__本文__
※
では皆さんが自宅で生活することに悩む理由やその対処法について考えてみたいと思います。
入院・退院で悩む原因 3つ
私が患者さんやご家族に対応する中で、皆さんが「入院させて欲しい」「退院はもうちょっと待って」と思う理由はなんだと思いますか?
1:介護の不安
一番多いのが介護に対する不安です。
入院したら紙おむつが必要になることってあるの?!動けなくなってしまう高齢者の入院の怖さ
この記事にも書いているとおり、今までは自宅で元気に動けていた方でも入院中に体力がガクッと落ちてしまい
- 歩けない
- おむつが必要
- 少しボケる(認知症の進行)
などのように状態が変わってしまうことがあります。
というより、高齢者の多くはこのような経過をたどります。
しかしご家族は今まで通り、元気になって元の生活を送ることを当然のように考えているため
おむつを使うようになったり、リハビリが必要な本人の状態を目の当たりにすると
「こんな状態で家に帰ってきても無理、困る」
といった反応を示す家族が非常に多いのです。
また自宅で介護をしている場合には、日々のストレスが溜まり介護鬱の状態になってしまっている方も少なくありません。しかし病院では介護負担を軽減するための入院はしていないため、「ショートステイ」や「施設入居」などを早急に進めて行くことが重要になります。
その対処法についてはまた下記で説明していきます。
※
[データ抜粋]

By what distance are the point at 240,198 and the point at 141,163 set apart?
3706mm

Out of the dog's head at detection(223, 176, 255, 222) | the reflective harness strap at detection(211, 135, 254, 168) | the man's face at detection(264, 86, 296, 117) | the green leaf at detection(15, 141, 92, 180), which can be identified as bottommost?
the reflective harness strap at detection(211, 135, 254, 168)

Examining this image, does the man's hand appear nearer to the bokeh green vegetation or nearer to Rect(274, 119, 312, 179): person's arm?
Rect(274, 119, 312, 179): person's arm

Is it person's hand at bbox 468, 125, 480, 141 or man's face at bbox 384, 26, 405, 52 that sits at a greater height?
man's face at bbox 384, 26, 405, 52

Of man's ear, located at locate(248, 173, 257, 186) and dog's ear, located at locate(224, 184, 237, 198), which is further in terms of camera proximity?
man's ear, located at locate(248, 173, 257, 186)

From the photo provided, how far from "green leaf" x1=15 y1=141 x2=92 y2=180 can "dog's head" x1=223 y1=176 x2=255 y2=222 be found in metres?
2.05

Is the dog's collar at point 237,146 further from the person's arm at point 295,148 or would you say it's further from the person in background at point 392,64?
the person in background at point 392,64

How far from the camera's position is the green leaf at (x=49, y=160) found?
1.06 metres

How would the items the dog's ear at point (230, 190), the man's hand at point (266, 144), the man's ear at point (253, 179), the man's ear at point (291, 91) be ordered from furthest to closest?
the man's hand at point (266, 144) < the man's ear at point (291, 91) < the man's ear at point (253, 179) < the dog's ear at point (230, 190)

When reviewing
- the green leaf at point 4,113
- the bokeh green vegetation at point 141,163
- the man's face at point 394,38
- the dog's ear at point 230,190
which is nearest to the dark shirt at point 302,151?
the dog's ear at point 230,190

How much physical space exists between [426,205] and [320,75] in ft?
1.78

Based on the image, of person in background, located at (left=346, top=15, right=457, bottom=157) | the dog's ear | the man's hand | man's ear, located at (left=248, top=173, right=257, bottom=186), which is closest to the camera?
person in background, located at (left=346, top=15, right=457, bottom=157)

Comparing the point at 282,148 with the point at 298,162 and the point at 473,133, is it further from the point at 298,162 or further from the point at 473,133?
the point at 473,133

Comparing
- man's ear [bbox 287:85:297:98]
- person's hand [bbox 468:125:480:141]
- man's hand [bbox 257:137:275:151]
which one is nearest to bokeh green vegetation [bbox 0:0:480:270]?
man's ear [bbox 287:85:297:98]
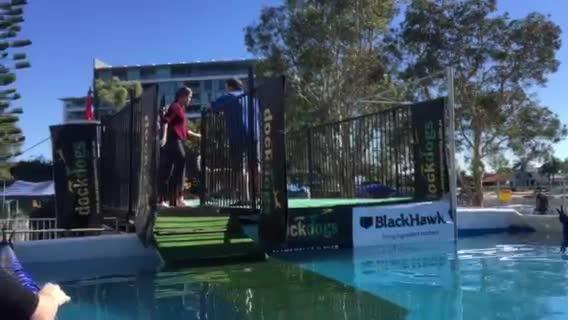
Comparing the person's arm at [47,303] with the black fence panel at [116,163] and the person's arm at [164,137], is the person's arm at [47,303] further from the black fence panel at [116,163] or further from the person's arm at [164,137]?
the black fence panel at [116,163]

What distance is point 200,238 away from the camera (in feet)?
25.4

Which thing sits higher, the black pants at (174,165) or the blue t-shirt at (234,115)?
the blue t-shirt at (234,115)

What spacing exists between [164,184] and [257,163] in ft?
5.77

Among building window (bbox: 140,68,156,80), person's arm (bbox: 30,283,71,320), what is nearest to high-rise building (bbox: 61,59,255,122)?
building window (bbox: 140,68,156,80)

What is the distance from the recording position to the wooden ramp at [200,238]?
7.57 metres

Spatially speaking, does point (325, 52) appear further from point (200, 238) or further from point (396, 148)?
point (200, 238)

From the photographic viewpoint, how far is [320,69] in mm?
25125

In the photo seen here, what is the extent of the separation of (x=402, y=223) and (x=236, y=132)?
320 centimetres

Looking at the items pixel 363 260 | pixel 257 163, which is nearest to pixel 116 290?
pixel 257 163

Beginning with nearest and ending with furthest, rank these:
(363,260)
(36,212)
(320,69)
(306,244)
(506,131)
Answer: (363,260) < (306,244) < (36,212) < (320,69) < (506,131)

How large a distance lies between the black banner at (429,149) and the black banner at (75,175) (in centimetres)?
508

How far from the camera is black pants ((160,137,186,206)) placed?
8.41m

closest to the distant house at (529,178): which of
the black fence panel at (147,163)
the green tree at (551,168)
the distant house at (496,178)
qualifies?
the green tree at (551,168)

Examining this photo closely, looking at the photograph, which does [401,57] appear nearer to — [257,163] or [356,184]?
[356,184]
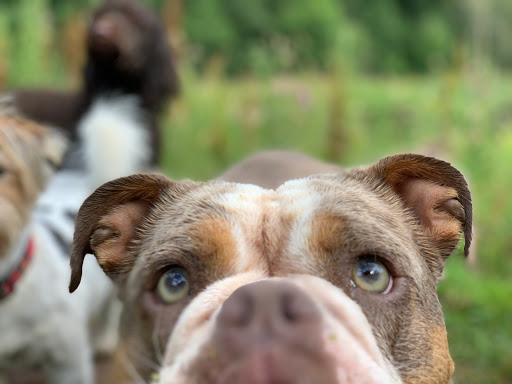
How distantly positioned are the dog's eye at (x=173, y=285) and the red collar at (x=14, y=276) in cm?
151

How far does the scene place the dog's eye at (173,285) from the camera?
1705 mm

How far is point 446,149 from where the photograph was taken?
5691 mm

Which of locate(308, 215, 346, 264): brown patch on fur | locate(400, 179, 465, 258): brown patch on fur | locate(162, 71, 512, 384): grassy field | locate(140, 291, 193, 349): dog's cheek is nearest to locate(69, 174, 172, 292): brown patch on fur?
locate(140, 291, 193, 349): dog's cheek

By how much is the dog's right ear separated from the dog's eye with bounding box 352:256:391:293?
2.43 feet

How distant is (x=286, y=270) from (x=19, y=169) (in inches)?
81.6

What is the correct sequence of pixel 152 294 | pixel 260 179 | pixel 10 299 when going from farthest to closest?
pixel 10 299 < pixel 260 179 < pixel 152 294

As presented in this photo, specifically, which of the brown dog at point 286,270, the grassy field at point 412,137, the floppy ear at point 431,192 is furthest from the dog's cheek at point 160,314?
the grassy field at point 412,137

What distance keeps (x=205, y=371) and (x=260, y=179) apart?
134 cm

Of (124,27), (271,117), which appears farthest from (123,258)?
(271,117)

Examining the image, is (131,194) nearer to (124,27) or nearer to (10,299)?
(10,299)

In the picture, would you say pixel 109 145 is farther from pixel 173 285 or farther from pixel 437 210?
pixel 437 210

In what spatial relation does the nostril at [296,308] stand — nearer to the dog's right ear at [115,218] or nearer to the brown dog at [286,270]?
the brown dog at [286,270]

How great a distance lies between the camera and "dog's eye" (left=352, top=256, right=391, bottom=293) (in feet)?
5.19

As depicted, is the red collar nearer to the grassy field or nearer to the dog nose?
the dog nose
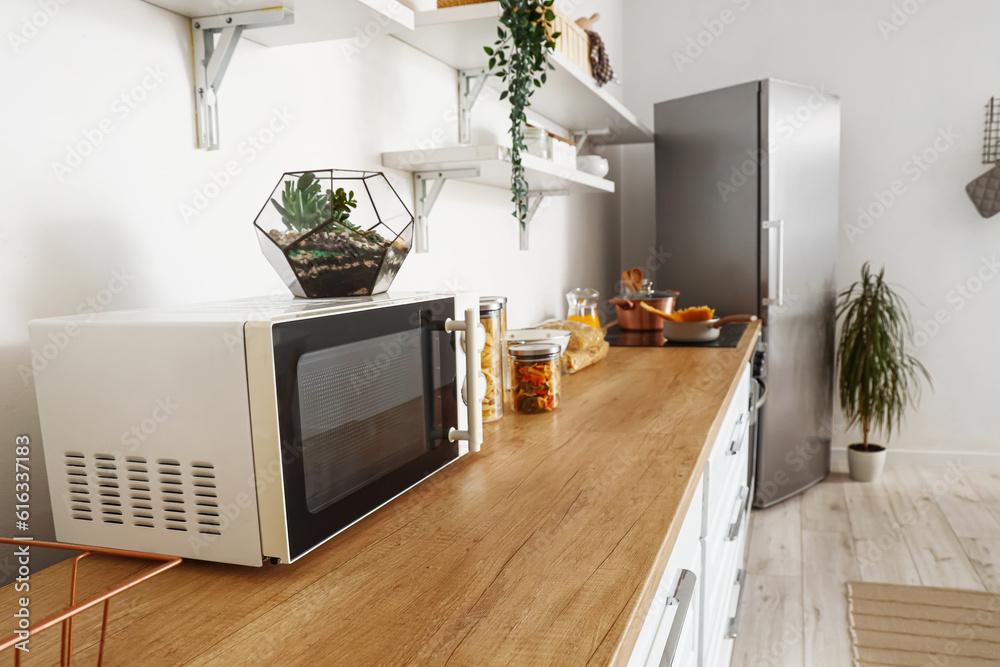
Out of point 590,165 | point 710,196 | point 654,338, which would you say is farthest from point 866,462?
point 590,165

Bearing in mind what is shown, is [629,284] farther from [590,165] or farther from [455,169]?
[455,169]

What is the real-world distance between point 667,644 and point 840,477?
316cm

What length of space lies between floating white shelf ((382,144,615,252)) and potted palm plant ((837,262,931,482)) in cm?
207

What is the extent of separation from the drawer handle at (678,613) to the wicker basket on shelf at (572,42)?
4.64ft

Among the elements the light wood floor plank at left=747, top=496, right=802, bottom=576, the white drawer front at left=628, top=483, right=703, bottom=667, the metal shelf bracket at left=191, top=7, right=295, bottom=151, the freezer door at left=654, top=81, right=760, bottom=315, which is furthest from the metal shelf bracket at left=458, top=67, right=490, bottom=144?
the light wood floor plank at left=747, top=496, right=802, bottom=576

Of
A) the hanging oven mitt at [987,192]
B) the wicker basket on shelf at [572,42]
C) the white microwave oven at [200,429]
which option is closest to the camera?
the white microwave oven at [200,429]

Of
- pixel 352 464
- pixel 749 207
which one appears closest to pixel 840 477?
pixel 749 207

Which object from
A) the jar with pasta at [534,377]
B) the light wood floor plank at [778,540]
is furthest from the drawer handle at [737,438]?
the light wood floor plank at [778,540]

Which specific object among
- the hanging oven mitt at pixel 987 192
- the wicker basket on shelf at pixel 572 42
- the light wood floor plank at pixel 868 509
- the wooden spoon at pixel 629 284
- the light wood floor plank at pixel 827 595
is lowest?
the light wood floor plank at pixel 827 595

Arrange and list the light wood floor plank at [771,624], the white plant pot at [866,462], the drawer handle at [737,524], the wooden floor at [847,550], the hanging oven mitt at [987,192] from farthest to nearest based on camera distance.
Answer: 1. the white plant pot at [866,462]
2. the hanging oven mitt at [987,192]
3. the wooden floor at [847,550]
4. the light wood floor plank at [771,624]
5. the drawer handle at [737,524]

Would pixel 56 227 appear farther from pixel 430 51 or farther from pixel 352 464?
pixel 430 51

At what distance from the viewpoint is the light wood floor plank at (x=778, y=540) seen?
2.73 meters

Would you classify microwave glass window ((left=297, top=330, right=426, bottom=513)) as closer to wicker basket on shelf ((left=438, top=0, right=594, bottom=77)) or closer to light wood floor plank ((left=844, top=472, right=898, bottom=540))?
wicker basket on shelf ((left=438, top=0, right=594, bottom=77))

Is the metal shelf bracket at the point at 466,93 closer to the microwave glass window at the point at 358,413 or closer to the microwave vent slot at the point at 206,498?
the microwave glass window at the point at 358,413
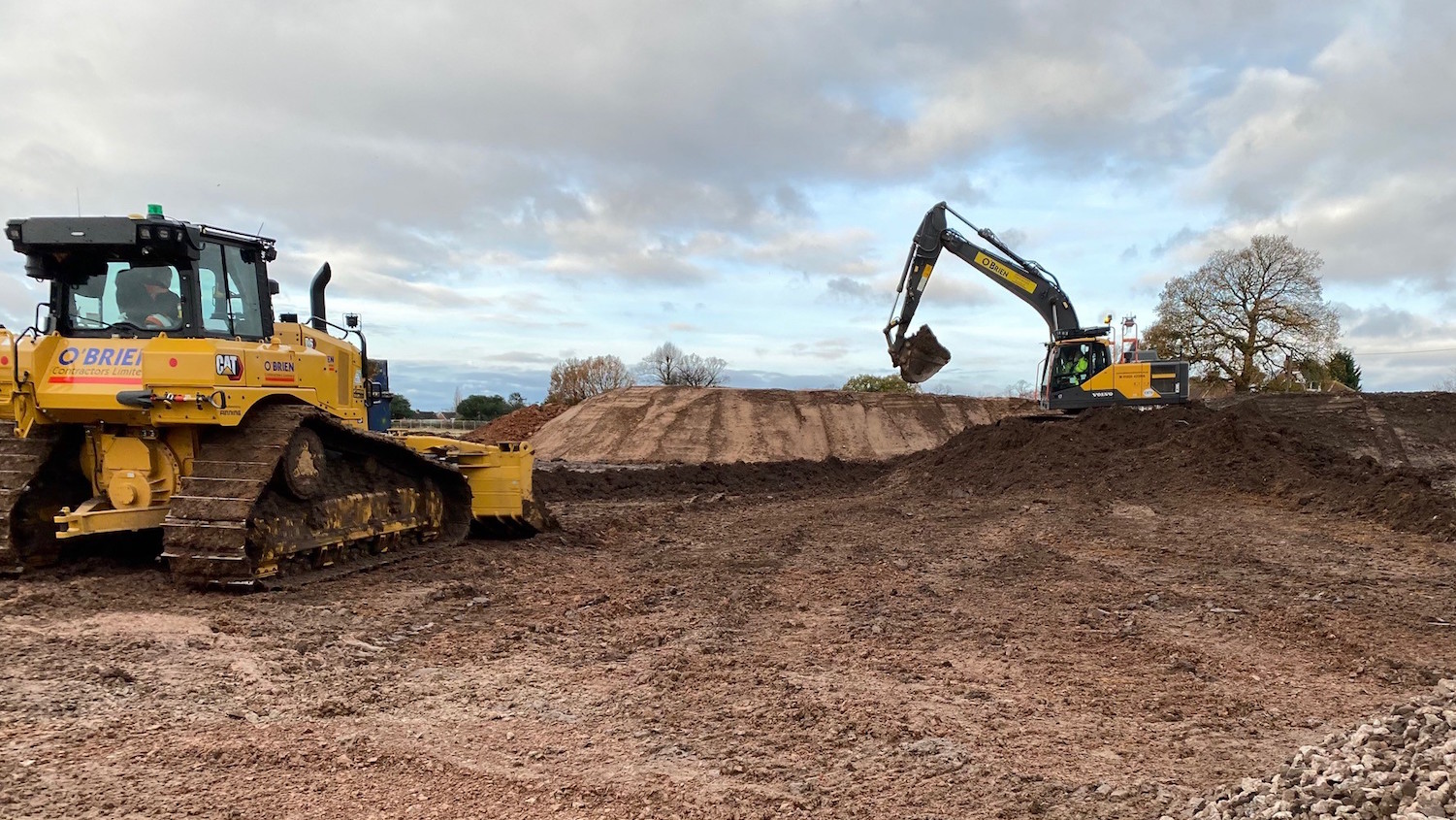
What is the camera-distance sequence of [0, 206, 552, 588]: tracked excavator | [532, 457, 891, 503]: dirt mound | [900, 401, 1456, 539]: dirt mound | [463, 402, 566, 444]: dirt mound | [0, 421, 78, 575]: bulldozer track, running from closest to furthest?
[0, 206, 552, 588]: tracked excavator
[0, 421, 78, 575]: bulldozer track
[900, 401, 1456, 539]: dirt mound
[532, 457, 891, 503]: dirt mound
[463, 402, 566, 444]: dirt mound

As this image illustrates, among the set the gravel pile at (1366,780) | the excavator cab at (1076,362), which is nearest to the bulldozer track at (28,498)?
the gravel pile at (1366,780)

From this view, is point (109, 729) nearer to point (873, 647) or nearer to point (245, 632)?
point (245, 632)

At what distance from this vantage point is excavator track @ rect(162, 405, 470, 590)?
6.61 meters

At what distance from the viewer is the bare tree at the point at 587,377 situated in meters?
42.8

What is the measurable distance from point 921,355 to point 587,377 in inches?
1091

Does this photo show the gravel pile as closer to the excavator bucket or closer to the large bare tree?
the excavator bucket

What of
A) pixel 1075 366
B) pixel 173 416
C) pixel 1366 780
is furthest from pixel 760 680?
pixel 1075 366

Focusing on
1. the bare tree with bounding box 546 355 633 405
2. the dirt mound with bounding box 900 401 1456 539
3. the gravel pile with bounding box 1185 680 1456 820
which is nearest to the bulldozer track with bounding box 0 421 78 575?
the gravel pile with bounding box 1185 680 1456 820

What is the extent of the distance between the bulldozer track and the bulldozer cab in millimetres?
937

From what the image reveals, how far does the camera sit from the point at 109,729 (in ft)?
13.4

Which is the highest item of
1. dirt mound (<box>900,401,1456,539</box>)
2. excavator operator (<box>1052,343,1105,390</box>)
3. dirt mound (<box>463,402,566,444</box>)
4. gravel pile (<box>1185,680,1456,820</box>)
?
excavator operator (<box>1052,343,1105,390</box>)

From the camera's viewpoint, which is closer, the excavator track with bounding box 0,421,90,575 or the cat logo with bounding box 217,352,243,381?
the cat logo with bounding box 217,352,243,381

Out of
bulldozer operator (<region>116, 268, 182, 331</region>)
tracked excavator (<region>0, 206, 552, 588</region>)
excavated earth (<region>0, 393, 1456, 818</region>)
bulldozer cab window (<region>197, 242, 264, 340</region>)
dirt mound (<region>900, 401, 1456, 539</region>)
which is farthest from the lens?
dirt mound (<region>900, 401, 1456, 539</region>)

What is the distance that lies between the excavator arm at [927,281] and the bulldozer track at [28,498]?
1415 centimetres
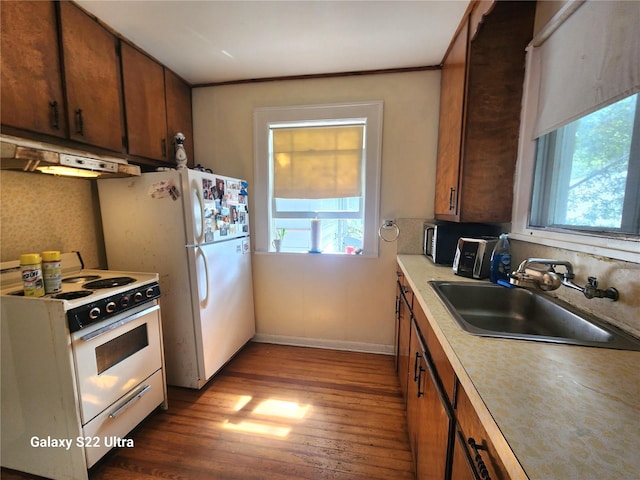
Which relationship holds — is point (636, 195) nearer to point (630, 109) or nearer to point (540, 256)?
point (630, 109)

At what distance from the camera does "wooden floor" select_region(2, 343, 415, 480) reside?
133 cm

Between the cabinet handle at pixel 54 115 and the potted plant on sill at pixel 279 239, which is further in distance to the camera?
the potted plant on sill at pixel 279 239

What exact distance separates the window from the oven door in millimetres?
2276

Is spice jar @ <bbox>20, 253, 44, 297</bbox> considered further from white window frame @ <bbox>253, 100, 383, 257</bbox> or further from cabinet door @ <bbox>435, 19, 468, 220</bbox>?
cabinet door @ <bbox>435, 19, 468, 220</bbox>

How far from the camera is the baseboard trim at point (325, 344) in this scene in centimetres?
242

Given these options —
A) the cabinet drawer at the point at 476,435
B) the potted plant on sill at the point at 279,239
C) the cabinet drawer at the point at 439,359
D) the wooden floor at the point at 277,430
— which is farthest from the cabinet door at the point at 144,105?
the cabinet drawer at the point at 476,435

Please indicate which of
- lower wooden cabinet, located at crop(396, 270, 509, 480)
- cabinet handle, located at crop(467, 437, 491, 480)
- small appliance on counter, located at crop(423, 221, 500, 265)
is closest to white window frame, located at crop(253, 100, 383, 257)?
small appliance on counter, located at crop(423, 221, 500, 265)

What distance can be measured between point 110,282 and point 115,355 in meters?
0.41

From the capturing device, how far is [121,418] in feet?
4.59

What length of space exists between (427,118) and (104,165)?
7.50 feet

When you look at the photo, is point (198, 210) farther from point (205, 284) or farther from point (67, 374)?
point (67, 374)

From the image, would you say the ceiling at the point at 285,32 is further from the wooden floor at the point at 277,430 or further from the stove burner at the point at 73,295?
the wooden floor at the point at 277,430

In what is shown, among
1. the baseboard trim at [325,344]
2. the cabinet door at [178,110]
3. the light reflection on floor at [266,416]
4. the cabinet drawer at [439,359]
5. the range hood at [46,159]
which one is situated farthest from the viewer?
the baseboard trim at [325,344]

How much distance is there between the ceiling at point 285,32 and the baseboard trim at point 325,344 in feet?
7.91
※
__練習問題__
1. 本文のうち、「では皆さんが自宅で生活するこ」で始まり「などのように状態が変わってしまうことがあります。」で終わる箇所を、そのまま書き写しなさい。
2. 入院と退院をめぐる悩みを扱った本文を、最後の文の後から引き継いで書き進めなさい。

__解答一覧__
1.
では皆さんが自宅で生活することに悩む理由やその対処法について考えてみたいと思います。
入院・退院で悩む原因 3つ
私が患者さんやご家族に対応する中で、皆さんが「入院させて欲しい」「退院はもうちょっと待って」と思う理由はなんだと思いますか?
1:介護の不安
一番多いのが介護に対する不安です。
入院したら紙おむつが必要になることってあるの?!動けなくなってしまう高齢者の入院の怖さ
この記事にも書いているとおり、今までは自宅で元気に動けていた方でも入院中に体力がガクッと落ちてしまい
- 歩けない
- おむつが必要
- 少しボケる(認知症の進行)
などのように状態が変わってしまうことがあります。

2.
2:病気への不安
認知症やがんなどと診断されると家族の不安も大きくなり
- 「自宅で火の始末などの管理はできるのか」(認知症のケース)
- 「この先痛みなどの症状や急変が起こったらどうしよう」(癌などのケース)
- 「管を入れたまま生活なんて無理」(おしっこの管や消化器のドレーンなどを挿入した場合
- 「胃ろうや人工肛門などの管理が出来ない」
など、さまざまな病状や医療処置に対する不安を感じてしまうことも多くあります。
がんになっても一人暮らしはできる!?治療しながら自宅ですごす方法と入居できる施設とは
注射や点滴をしながらでも施設は入れる?受け入れ拒否されずに入所できる施設と基準とは
これらの記事では医療処置が必要になった場合の対処法を紹介しています。
このように病気などに対する不安が強い場合には「医療設備が整った施設」や「訪問看護」や「介護サービス」を検討することが必要です。
3:生活自体の不安(家庭環境や金銭面など)
自分で動けていて、元の生活にもどれそうな方の場合でも
- 一人ぐらしで家族が遠方にしかいない
- 収入がなく、治療などを継続していくのが難しい
などの生活面での不安を感じているケースも多くあります。
このような場合には「生活保護」の制度を利用したり、「見守りサービス」や「施設への入居」を検討した方がいいでしょう。
お金がなくて施設も自宅介護も無理!費用のことで悩んだらするべき3つのこととは
社会的な制度やサービスについての専門家に相談してみると、適切なアドバイスをもらうことが出来ますよ。
「入院したい」「退院しないで欲しい」と感じた場合の対処法3つ
では、自宅で生活をすることに対して悩みを抱えている場合にはどうしたらいいのでしょうか?
その対処法についてお伝えします。
1:介護保険のサービスを利用する・サービスを見直す
介護保険を利用せずに在宅で介護をしてきた場合には、介護保険の申請をして、必要なサービスを導入することが最優先になります。
サービスを利用する場合にはケアマネージャーがケアプランを本人や家族の希望をもとに作成してくれるため、デイサービスやヘルパーなどの在宅サービスを利用することが可能になります。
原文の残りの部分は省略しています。